Kaiju Shakedown: Variety's Asian film blog
May 08 2008

Pencil stabs eye

Movies, schmoovies. If you want to get all jacked up on craziness, undiluted and straight from the source, then you need art. Art! It's just some weirdo locked up in a room with his pencils and all they want to do is jab that pencil in your eyes. The premiere eye-jabber of all time is Kazuo Umezu, whose manga have been adapted into movies many times (AKANBO SHOJO, LEFT HAND OF GOD RIGHT HAND OF THE DEVIL, DRIFTING CLASSROOM) but never have the movies been able to capture the sheer, shuddering insanity of his manga, such as Drifting Classroom, which makes Lord of the Flies read like Dick and Jane.

Ha ha. Kids... 

The folks over at Same Hat! Same Hat! have been pimping the works of the psychologically unsanitary Shintaro Kago for a while now, resulting in one of Kago's lip-rippers appearing on the cover of Vice magazine where it will hopefully make the fashionably hip children soil their American Apparel.
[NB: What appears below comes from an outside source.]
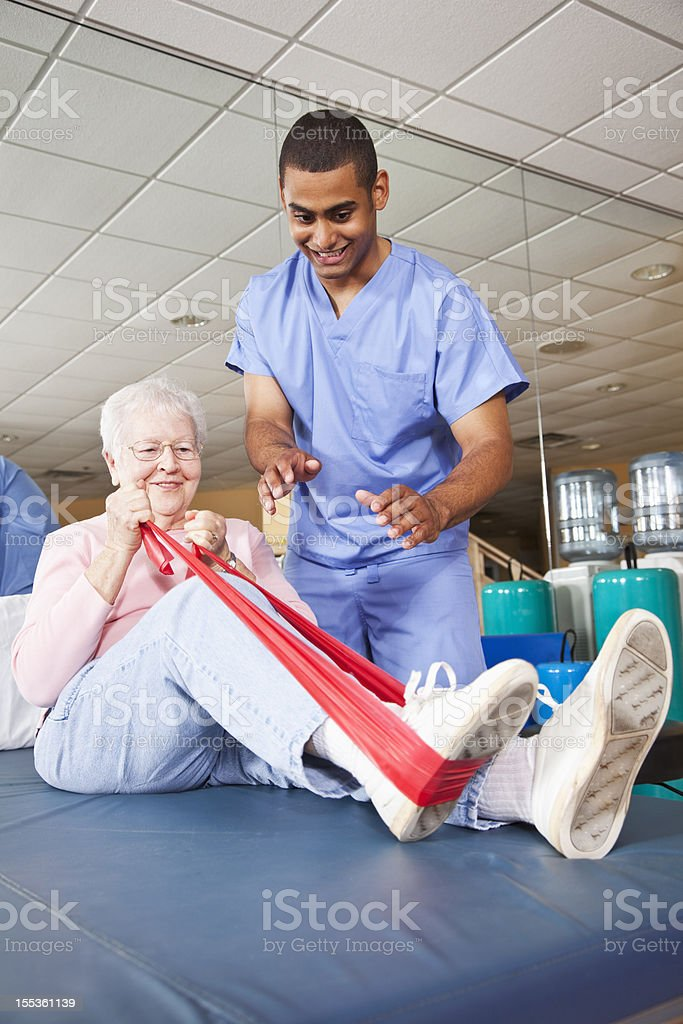 Physical Therapist Working With Patient Stock Photo ...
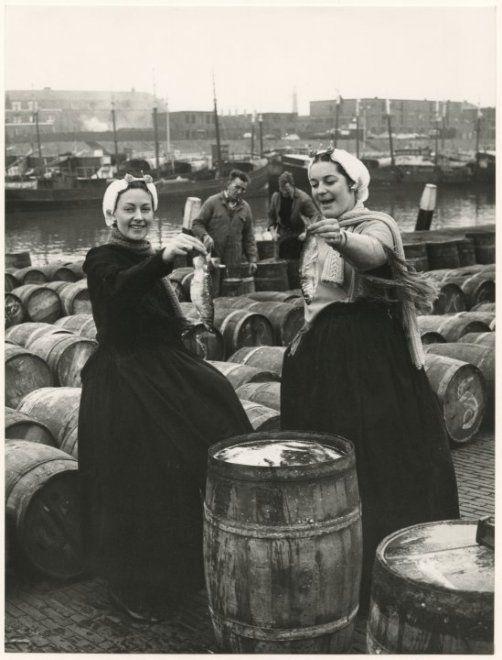 Tweede haven aan de zijde van de Dr. Lelykade, gezien naar de vuurtoren; op de voorgrond twee Scheveningse vrouwen in dracht met een haring in de hand. ca 1965 Fotoburo Meyer #ZuidHolland #Scheveningen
Same Hat! has scanlations of several of Kago's short, brain battering manga that look something like this:

There's Abstraction and Blow-up to get you started. Also, if you really want to feel your eyes rolling down your cheeks then try Wanted: Cheap Manga's scanlation of the primitivist Human Clock by Tokunan Seiichiro which was written in the 60's and is exactly the kind of thing you'd expect an office building janitor to write immediately before they dug up his shack and found fifteen castrated schoolboys.

North Korea has tried to do crazy manhwa before, but this is about as close as they get:

Fail.

You can go here for a complete scan and translation. The DPRK may have dropped the ball in the "freedom of expression for lunatics" sweepstakes but just over the border, China knows crazy. Even its signs are crazy.
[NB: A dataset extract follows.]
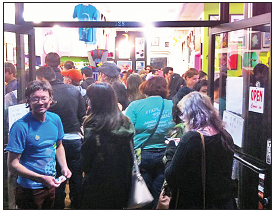 QPop co-owner Chris Mitchell, left, welcomes some of the throngs of visitors on Saturday night.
But no one is crazier that Hong Kong manhua artists. These guys have been putting together comics with covers like this for years:

No, Daddy. No! 

Kung Fu Fridays even links to a 1973 Esquire article that contains a translation of Hong Kong manhua, which is so insanely violent that it cannot be reproduced here. But decades later, in 2008, Hong Kong illustrators and artists are still reaching for the crazy stick when it comes to illustrating crimes and natural disasters for the local papers, including this drawing done for Apple Daily to illustrate a story about a bus fire in Shanghai.

I like to call it, "Don't take the bus."